- Written by: E. Jack Neuman
- Directed by: John Peyser
- Starring: Frank Lovejoy
- Theme music composer: Harold Arlen; Johnny Mercer;
- Opening theme: "One for My Baby"
- Country of origin: United States
- No. of episodes: 33

Production
- Producers: Don Sharpe; Warren Lewis;

Original release
- Network: NBC
- Release: July 2, 1957 – June 24, 1958

= Meet McGraw =

American TV detective drama (1957–1959)

Meet McGraw is an American television detective drama that was broadcast on NBC from July 2, 1957, to June 24, 1958. Several months after it debuted, the title was changed to Adventures of McGraw. It was also shown in Canada on CBC Television and some independent stations. ABC began showing reruns of the program in the United States in November 1958. They ended on October 8, 1959.

==Background==
Producer Don Sharpe said that the idea for the McGraw character came to him in 1954 while he was working in England, and it had no basis in any existing literary figure. Four Star Playhouse broadcast "Meet McGraw" as an episode on February 25, 1954. In that episode, McGraw was "a hood with a price on his head" who helped people who for some reason could not go to the police. Stage 7 also had an episode featuring McGraw in March 1955.

== Premise ==
The only main regular character was McGraw (played by Frank Lovejoy), who had no first name. He began each episode with the statement, "This is McGraw, just McGraw. It's enough of a name for a man like McGraw."

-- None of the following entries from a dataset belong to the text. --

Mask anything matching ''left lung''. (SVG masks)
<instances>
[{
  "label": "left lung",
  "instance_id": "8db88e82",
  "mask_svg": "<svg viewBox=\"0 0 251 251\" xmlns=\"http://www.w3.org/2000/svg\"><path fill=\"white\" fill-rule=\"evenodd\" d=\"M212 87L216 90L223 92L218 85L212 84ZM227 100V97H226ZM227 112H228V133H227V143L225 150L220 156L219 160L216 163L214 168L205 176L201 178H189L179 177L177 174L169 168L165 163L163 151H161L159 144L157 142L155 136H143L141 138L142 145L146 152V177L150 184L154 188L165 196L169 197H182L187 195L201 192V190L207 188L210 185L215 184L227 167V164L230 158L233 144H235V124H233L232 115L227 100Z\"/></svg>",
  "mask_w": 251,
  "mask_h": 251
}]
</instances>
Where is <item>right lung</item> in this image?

McGraw was a loner, a tough man who did not carry a gun. He was "not officially a private detective", but "he accepted all sorts of dangerous jobs for pay." Lovejoy said that he felt "quite strongly that a leading character in a present-day TV series who gets involved regularly in dangerous situations should solve them maturely, ethically and realistically." Thus, when McGraw was confronted by someone holding a gun, he was likely to leap for safety rather than trying to take the weapon away.

McGraw's loner nature meant that no matter how he might become involved with anyone during an episode, "at the end of each episode he moved on."

==Episodes==

Selected episodes of Meet McGraw
| Date | Title |
|---|---|
| July 2, 1957 | "The New Orleans Story" |
| April 22, 1958 | "Rare Perfume" (Alternate title: "The Disappearance" |

== Schedule ==
The July debut of Meet McGraw was unusual, as new TV series customarily began in September or October. The trade publication Variety called the move a "calculated gamble". Sponsor Procter & Gamble felt that the advance start would allow the show to accumulate an audience before competing shows began their seasons. Variety noted that because of Procter & Gamble's "traditional bellwether role in the industry as an innovator in new radio-TV time-buying techniques" the experiment would "be watched with considerable interest by the networks and agencies."

The NBC broadcasts were from 9 to 9:30 p.m. Eastern Time on Tuesdays. Reruns on ABC were initially from 10 to 10:30 p.m. ET on Sundays. In January 1959 they were from 9:30 to 10 p.m. ET on Sundays. February - September 1959 episodes were shown from 10:30 to 11 p.m. ET on Sundays, and the October 1959 episodes were from 9 to 9:30 p.m. ET on Thursdays.

== Production ==
Warren Lewis and Sharpe were the producers. John Peyser was the director, and E. Jack Neuman was the writer. Harold Arlen and Johnny Mercer wrote the program's theme, "One for My Baby". Thirty-three episodes were made in black-and-white, filmed at Desilu studios in Hollywood.

When Procter & Gamble decided to eliminate its Tuesday night programs, that ended the original run of the series even though "ratings were good". ABC bought the films to show as reruns.

==Critical response==
A review in The New York Times described Lovejoy as "a competent actor" and added "He deserves much better than Meet McGraw."

A newspaper article distributed by NEA noted that the program appealed to both men and women viewers, but for different reasons: "Male fans envy his lack of responsibilities, and he's fascinating to women who are probably thinking they'd like to corral him into more permanent surroundings."

Arthur Grace wrote in The Miami News, "Meet McGraw was weak in story lines but still a rewarding series thanks to Lovejoy's acting abilities and good dialogue."

A Variety review of the first episode described it as "formula stuff". It added that the story wasted the talents of the actors and the director.